Decade of Difference: Louis Armstrong
Louis Armstrong was born in New Orleans in 1901 in a neighborhood so dangerous that it earned the nickname “the battlefield.” He dropped out of school in the fifth grade to work and earned enough to purchase his first cornet. At twelve, he was arrested and sent to the Colored Waif’s Home for Boys, where he stayed for eighteen months. He mastered the cornet there, becoming the leader of the Waif’s Home Brass Band. On his release, he set his sights on being a professional musician.
Joe “King” Oliver, the city’s top cornetist, mentored Armstrong and he was soon an in-demand musician playing in the city and on riverboats. In 1922, Oliver sent for Armstrong to join his band, and the two-cornet sound set King Oliver’s Creole Band apart.
After moving on to New York, Armstrong and His Hot Five and Hot Seven bands began to establish him as a name performer. Armstrong did his first European tour in 1932 and really from that point on never stopped public performances until his death in 1971.
In 1949, Louis Armstrong returned to New Orleans to reign as King Zulu in the Mardi Gras parade. He had during the previous week become the first African American to make the cover of TIME magazine and he told TIME’s reporter that, “There’s a thing I’ve dreamed of all my life and I’ll be damned if it don’t look like it’s about to come true—to be King of the Zulus’ parade. After that, I’ll be ready to die.”
Armstrong’s float reportedly broke down before the end of the parade, and when he abandoned it for a limo, it took the crowd about 10 minutes to strip for souvenirs.

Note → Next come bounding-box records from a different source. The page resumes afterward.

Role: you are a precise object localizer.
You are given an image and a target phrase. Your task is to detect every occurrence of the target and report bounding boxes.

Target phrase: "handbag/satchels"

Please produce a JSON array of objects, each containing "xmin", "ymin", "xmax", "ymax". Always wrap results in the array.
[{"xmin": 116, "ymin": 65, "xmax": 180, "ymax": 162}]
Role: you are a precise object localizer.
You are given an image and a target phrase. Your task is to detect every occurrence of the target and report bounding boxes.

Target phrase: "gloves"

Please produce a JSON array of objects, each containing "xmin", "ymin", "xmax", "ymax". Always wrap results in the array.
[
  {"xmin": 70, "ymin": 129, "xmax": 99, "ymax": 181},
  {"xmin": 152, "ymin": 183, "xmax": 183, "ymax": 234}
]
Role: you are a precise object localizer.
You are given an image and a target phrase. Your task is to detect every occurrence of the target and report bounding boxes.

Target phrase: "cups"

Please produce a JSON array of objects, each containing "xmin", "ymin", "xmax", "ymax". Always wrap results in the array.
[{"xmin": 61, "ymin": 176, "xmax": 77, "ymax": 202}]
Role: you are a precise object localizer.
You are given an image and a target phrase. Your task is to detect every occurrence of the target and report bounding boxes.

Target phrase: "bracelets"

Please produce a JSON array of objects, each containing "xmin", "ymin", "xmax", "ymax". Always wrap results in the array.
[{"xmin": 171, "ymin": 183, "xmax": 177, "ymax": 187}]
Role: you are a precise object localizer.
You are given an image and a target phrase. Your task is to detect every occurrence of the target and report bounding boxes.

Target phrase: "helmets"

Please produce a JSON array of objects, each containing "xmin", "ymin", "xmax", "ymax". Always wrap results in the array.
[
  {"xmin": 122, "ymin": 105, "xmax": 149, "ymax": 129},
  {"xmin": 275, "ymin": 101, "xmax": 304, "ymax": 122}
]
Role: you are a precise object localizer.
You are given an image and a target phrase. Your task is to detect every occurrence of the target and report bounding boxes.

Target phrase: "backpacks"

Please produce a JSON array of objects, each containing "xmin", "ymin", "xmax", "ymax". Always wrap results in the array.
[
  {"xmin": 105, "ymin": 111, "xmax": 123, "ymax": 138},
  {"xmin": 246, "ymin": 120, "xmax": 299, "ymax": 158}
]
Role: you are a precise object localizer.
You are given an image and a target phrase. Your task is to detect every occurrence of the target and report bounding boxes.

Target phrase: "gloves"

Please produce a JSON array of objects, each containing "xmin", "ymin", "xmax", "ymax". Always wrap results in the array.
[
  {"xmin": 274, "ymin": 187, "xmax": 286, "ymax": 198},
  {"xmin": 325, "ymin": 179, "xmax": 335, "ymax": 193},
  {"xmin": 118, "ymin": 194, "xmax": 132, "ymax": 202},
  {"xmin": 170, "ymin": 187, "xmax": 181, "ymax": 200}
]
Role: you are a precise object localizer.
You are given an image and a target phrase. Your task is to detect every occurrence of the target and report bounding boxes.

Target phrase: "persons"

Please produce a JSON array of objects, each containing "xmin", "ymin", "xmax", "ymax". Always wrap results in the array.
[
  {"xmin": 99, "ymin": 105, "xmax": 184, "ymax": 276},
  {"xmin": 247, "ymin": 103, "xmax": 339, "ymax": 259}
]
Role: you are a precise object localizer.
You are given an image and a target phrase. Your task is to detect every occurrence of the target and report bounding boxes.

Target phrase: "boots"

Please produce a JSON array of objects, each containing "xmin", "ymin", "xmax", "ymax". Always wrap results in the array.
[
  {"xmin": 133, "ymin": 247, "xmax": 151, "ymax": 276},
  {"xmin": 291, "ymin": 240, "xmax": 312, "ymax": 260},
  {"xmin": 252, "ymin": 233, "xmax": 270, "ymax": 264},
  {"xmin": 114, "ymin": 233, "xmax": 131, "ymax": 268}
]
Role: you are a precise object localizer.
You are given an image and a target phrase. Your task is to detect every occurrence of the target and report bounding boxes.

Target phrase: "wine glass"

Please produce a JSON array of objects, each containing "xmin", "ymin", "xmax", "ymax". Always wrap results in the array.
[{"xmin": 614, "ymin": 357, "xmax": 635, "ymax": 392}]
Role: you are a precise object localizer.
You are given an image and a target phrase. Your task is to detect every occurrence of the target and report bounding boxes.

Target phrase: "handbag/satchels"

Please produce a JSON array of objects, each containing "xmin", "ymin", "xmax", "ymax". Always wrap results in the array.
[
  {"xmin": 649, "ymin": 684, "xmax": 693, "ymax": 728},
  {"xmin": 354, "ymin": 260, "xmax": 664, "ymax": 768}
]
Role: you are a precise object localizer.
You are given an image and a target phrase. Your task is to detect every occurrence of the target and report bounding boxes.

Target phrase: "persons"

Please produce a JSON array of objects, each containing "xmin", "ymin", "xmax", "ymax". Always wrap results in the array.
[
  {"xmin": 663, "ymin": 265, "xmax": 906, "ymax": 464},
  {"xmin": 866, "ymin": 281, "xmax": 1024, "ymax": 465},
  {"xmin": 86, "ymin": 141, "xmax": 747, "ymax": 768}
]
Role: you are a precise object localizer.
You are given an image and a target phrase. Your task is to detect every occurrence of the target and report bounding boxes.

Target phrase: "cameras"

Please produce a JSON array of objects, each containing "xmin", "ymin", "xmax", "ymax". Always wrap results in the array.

Satchmo’s long career spanned more than 50 years and includes induction into the Grammy and Rock and Roll Halls of Fame. With his winning personality, Armstrong reigned as an ambassador of jazz throughout his performing days. The many years on the road impacted his health, suffering a heart attack in 1959, then heart and kidney problems in the late ’60s. Despite doctor’s orders to stop playing, he continued to practice everyday and returned to public performances in 1970, before passing in ’71.